At the beginning of the campaign, I should have decided to take a dictaphone with me to record the number of times I’ve heard people say this to me on the streets of South Wales. There is anger in their voices as they are forced to admit that the Labour Party is ‘not what it used to be.’ From Tony Blair’s Iraq War, to the Cash for Honours scandal, to Rhodri Morgan’s weak team of AM’s in the Assembly, this election could be the Labour election meltdown that the ‘National’ media choose to ignore while they scuttle to Scotland for the predicted SNP win.
As a first time candidate, and one of the youngest candidates at 25 years of age, I didn’t quite know what to expect. In the area where I grew up, you could put anyone up for Labour and they would walk it. For that reason alone, I didn’t anticipate being openly welcomed on the doorstep or on the streets as a Plaid candidate only twenty minutes down the road! But people are beginning to realise that the Labour party that they were born and bred to believe in, and to support, is a party far removed from our communities today – it is the party of super rich city bankers and non domiciled foreign tycoons not ordinary working people.
‘My brother died in Iraq. They didn’t give us any help or support’, a Bridgend resident tells me as he passes me on the street. ‘And my wife’s just had a baby, but the stress of getting her in to Hospital was too much. Labour’s ruined our health service’.
On another occasion, a woman in the Neath valley tells me about the campaign of her village against the LNG pipeline, a massive £800m project that has been rubber stamped by the DTI without any local consultation on the matter.
The defining issue of this election locally has been the Government’s plans to centralise adult neurosurgery services from Swansea to Cardiff. The issue has been kicked into touch until after the election. The problem for the Labour party is that they have form. Before the 2003 election they did exactly the same with Children’s neurosurgery services before centralising immediately after the election. Needless to say Labour’s promises are being considered with a great deal of scepticism.

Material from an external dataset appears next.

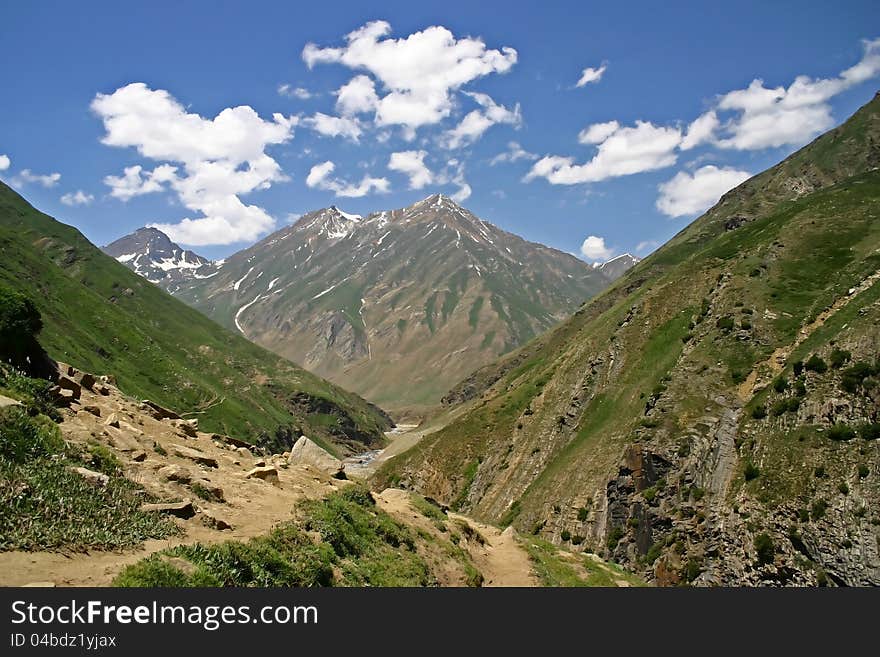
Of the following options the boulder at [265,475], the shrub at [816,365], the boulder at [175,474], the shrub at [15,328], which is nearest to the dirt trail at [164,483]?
the boulder at [175,474]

Plaid conversely is having a great election. The opinion polls put us clearly in second and in a position to challenge Labour for the first time since 1999. We are the party picking up the meltdown in Labour support. People on the door are genuinely excited by our positive message – it’s more than just a protest vote.
To date, Scotland has been the story of these elections. Whilst nobody will be happier than me to see our SNP colleagues win on Thursday, perhaps Wales will once again provide an equally important story. Perhaps Tony Blair will utter even greater expletives today than what he offered in 1999 – a fitting end to decade of wasted opportunity.